===== TEXT SHOWN =====

It is clear the number of deaths from influenza is down. EIPHD epidemiologist Mike Taylor says six people in Idaho have died this season due to flu-related illnesses – far below last year’s number of 100.

“We’re nowhere, nowhere close to that that this year,” Taylor says.

Also, the Idaho Department of Health and Welfare says that during the last week in January (the latest time data was available), the percentage of people reporting influenza-like illness at local clinics was only about 2.43 percent. That statistic may not be accurate, though, as clinics aren’t required to report those numbers.

Eastern Idaho Regional Medical Center’s numbers tell a different story. EIRMC spokeswoman Coleen Neimann says the hospital’s emergency room is seeing more people with flu-like systems. They’ve even recently initiated flu-restrictions for visitors.

“In the last few weeks we’ve seen an increase in people with flu-like symptoms coming to the ER for treatment,” she said. “This flu season has hit later in the year, and rather quickly. We’re seeing a more concentrated number of people in the ER than in previous years.”

Neimann said the emergency room has even beat its own record for most patients served in a day — twice — in the last couple weeks.

The large number of school closures also point to higher than normal flu numbers.

Mike Taylor, the epidemiologist, says he’s worked in the area for 16 years, but this year’s school closures have been an anomaly.

“We’ve seen it before — schools closing down (because of illness) — but this many is kind of a new thing for me,” Taylor says.

In the last three weeks, the following districts have closed due to respiratory illness such as influenza: Blackfoot School District 55, Teton School District 401, West Jefferson School District 253, Jefferson School District 251, Snake River School District 52, Shelley-Joint School District 60, Firth School District 59, Clark County School District 161, Fremont School District 215 and Ririe School District 252.

Individual schools in other districts and charter schools have also closed.

Officials in most of the above-listed districts say the closures are due to large numbers of absent students. Most districts started canceling school for several days when the number of absent students rose above 20 percent. That’s usually several hundred students, depending on the size of the district.

West Jefferson Superintendent Dwight Richins told his biggest problem was the number of sick staff. There simply weren’t enough substitutes to cover for the sick teachers, he said.

But not everyone is seeing large numbers of absent students. Bonneville Joint School District 93 and Idaho Falls School District 91 have not closed any schools, although administrators say they are monitoring conditions.

===== STUDY MATERIAL =====

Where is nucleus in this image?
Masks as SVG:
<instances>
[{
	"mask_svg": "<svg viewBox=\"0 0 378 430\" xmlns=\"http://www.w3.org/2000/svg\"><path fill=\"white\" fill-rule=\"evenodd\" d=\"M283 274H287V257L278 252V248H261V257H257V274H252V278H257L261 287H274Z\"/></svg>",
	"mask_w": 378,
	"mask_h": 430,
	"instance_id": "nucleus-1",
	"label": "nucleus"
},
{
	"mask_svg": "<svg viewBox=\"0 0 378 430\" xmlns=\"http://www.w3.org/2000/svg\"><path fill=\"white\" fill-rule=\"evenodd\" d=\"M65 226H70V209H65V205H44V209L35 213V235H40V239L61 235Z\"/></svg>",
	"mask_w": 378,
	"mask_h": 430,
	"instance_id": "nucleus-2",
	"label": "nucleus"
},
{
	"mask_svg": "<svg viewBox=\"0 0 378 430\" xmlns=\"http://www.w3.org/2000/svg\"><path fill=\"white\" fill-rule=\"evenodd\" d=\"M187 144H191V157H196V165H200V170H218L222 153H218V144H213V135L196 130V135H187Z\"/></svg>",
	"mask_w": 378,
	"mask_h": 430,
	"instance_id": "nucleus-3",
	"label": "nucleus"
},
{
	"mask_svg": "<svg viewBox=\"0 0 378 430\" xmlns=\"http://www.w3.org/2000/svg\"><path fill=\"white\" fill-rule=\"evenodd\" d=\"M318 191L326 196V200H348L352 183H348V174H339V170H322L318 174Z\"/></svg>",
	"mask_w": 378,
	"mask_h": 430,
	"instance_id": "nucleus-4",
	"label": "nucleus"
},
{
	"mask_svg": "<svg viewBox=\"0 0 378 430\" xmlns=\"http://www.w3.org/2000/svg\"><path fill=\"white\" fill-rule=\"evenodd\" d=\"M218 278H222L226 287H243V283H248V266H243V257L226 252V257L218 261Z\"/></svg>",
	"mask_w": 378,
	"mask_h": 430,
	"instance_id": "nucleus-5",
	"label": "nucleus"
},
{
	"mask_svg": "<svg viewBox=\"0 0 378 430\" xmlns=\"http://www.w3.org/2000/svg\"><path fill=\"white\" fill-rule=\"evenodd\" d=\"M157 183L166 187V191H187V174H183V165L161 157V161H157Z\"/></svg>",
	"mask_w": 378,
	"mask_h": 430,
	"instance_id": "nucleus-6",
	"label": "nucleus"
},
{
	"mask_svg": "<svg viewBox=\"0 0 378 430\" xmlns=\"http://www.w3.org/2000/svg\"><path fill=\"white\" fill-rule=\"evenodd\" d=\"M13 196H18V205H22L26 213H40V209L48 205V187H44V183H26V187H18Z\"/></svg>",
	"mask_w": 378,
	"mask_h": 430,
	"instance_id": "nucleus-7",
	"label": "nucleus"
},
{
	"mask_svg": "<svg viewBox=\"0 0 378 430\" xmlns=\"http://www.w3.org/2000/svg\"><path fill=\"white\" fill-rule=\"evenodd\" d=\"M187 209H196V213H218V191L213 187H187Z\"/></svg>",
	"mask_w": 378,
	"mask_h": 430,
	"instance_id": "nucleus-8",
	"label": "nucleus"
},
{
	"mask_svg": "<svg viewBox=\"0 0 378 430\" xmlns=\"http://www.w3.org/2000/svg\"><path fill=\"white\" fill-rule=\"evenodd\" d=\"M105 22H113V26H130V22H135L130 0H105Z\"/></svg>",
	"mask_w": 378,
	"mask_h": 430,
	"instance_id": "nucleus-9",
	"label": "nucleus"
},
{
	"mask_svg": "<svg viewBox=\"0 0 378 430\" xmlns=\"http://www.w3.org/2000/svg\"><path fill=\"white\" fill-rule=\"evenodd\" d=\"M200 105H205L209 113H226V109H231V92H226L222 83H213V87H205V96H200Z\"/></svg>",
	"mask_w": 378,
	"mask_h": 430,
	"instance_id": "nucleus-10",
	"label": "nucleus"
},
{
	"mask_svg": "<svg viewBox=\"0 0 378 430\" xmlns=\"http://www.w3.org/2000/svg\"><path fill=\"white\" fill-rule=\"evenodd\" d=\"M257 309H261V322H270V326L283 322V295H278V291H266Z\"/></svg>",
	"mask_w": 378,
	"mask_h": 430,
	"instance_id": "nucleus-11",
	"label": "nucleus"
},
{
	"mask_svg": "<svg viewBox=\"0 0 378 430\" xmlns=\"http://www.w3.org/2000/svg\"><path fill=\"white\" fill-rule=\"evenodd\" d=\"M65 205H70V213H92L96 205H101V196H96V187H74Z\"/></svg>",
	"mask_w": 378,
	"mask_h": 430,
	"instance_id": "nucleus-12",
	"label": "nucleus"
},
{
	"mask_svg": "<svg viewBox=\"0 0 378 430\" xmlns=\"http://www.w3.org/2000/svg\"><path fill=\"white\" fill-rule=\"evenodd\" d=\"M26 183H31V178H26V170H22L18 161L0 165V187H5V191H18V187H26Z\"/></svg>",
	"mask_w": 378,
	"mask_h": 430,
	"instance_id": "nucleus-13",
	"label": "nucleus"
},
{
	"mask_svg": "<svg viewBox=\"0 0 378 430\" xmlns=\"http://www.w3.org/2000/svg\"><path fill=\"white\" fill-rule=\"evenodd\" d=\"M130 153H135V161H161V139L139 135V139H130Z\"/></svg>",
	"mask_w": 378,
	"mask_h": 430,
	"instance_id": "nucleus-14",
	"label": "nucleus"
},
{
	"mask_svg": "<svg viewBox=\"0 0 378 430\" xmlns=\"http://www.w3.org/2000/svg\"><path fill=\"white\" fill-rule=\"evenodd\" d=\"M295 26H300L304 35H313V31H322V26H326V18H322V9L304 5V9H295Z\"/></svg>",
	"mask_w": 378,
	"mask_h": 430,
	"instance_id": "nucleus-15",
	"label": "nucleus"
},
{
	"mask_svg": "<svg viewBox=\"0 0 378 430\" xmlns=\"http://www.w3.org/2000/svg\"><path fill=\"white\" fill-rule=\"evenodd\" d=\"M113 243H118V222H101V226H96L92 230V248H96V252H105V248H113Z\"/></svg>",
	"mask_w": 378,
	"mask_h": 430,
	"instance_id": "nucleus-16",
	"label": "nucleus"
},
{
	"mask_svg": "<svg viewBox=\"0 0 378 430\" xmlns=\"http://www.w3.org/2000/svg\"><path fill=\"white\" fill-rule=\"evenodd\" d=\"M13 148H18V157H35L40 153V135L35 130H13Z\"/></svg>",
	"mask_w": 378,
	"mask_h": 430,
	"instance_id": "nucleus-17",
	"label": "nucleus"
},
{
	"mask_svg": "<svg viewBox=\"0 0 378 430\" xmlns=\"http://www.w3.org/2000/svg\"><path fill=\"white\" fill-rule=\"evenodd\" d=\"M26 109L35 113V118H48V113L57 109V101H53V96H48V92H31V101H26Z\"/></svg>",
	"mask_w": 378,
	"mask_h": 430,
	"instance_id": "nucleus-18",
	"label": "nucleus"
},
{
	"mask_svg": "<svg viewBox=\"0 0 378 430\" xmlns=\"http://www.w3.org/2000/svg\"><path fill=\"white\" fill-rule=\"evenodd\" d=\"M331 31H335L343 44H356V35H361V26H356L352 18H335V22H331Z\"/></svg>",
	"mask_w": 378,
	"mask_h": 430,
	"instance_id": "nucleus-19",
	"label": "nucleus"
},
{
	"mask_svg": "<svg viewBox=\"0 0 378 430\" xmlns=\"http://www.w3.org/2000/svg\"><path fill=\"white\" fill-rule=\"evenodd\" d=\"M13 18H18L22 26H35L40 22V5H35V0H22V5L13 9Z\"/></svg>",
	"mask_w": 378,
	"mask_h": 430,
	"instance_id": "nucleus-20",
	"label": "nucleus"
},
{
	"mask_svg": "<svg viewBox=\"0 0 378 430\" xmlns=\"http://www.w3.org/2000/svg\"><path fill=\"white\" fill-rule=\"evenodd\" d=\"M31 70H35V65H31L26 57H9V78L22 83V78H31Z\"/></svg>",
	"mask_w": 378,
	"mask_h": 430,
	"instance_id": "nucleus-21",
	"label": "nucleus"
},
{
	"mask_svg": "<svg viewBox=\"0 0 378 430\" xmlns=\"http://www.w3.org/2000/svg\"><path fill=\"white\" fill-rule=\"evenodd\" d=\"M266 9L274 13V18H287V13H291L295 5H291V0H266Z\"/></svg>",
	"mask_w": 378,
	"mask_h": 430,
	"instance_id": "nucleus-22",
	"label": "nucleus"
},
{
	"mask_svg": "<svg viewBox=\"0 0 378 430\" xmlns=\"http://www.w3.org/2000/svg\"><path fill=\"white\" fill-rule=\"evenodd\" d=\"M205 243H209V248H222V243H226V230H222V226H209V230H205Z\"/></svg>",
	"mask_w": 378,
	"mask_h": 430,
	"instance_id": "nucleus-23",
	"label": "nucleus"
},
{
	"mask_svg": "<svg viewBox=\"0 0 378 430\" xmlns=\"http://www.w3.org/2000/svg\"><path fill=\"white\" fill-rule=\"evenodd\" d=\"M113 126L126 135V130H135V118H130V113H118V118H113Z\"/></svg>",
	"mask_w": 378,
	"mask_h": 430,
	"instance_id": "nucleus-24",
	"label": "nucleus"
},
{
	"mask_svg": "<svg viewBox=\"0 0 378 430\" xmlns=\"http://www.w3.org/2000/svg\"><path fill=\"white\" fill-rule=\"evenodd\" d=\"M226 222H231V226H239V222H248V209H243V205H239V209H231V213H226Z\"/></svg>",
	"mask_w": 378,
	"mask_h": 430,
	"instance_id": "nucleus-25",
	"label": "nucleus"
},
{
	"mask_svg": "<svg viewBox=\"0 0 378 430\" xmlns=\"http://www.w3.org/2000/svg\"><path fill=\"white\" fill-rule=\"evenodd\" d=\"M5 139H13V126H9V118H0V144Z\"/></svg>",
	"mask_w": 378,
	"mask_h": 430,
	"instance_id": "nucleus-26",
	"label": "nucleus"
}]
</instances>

=====

### [TASK STATEMENT]
Answer these questions from the text on the Idaho flu season:
(a) According to Mike Taylor, how many people in Idaho have died of flu-related illnesses this season?
(b) Once absent students rose above what percentage did most districts start canceling school?
(c) Which two districts have not closed any schools?

### [SOLUTION TO THIS PROBLEM]
(a) Six people.
(b) 20 percent.
(c) Bonneville Joint School District 93 and Idaho Falls School District 91.